Stored records:
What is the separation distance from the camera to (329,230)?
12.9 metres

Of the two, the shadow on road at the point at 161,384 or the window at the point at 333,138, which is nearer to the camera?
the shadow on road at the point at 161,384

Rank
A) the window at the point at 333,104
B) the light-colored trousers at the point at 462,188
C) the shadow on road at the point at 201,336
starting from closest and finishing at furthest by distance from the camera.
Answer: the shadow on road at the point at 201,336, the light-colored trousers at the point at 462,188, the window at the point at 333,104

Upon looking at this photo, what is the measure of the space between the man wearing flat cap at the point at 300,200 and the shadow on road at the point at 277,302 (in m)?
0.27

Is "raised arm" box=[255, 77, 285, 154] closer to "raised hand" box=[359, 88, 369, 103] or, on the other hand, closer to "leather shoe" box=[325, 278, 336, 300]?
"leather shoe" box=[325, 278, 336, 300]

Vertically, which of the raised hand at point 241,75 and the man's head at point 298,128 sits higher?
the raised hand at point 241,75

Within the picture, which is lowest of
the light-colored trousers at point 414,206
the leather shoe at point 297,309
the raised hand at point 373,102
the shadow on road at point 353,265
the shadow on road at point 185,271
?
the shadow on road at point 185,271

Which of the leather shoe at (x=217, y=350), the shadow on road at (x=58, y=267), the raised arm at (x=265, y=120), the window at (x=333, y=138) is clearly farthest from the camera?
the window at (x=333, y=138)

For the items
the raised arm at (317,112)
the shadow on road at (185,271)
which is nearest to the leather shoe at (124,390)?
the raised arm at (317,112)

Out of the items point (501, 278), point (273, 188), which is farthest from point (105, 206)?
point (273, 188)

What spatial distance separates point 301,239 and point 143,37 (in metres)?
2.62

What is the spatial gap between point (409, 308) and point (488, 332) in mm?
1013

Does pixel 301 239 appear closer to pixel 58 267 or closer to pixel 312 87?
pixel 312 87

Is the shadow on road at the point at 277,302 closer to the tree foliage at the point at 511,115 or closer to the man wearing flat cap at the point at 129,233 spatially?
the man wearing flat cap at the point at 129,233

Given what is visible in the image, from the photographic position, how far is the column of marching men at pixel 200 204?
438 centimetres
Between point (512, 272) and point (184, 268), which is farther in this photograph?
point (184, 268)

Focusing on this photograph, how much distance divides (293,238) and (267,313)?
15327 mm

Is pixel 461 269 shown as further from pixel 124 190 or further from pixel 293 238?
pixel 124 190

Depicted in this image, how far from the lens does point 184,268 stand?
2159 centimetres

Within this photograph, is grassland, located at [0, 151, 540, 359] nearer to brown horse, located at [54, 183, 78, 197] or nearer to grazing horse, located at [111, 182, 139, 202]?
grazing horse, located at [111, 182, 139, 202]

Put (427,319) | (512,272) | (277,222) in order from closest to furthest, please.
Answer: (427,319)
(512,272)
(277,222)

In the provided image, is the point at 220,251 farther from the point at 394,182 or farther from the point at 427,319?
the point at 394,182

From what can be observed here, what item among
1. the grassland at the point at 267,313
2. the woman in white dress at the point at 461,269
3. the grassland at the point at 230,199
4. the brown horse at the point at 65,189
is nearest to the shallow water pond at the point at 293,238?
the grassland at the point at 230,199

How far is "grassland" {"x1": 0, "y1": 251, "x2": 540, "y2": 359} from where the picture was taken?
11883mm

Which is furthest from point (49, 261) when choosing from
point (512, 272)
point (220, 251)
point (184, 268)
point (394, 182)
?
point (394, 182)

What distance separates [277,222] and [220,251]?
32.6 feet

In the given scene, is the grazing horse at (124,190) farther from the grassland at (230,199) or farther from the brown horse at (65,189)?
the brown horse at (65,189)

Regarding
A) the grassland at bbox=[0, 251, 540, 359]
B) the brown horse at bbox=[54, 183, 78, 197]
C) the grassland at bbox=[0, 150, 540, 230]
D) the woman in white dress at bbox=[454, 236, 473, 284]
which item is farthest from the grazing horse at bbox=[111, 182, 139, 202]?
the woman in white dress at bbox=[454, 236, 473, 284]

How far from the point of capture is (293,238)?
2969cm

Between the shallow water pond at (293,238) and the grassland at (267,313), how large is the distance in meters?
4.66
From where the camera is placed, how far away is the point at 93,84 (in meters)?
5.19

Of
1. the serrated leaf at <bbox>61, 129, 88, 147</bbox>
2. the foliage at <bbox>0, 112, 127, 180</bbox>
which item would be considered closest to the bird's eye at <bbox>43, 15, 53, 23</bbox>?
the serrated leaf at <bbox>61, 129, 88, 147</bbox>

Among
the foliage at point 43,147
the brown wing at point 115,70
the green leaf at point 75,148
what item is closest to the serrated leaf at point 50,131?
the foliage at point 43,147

GOAL: Copy the material word for word, beginning with its very first line and stopping after the line that contains "Answer: the shadow".

FULL ANSWER:
What is the separation distance from the camera to (329,230)?
12.9 metres

Of the two, the shadow on road at the point at 161,384 or the window at the point at 333,138, which is nearer to the camera?
the shadow on road at the point at 161,384

Rank
A) the window at the point at 333,104
B) the light-colored trousers at the point at 462,188
C) the shadow on road at the point at 201,336
starting from closest and finishing at furthest by distance from the camera.
Answer: the shadow on road at the point at 201,336, the light-colored trousers at the point at 462,188, the window at the point at 333,104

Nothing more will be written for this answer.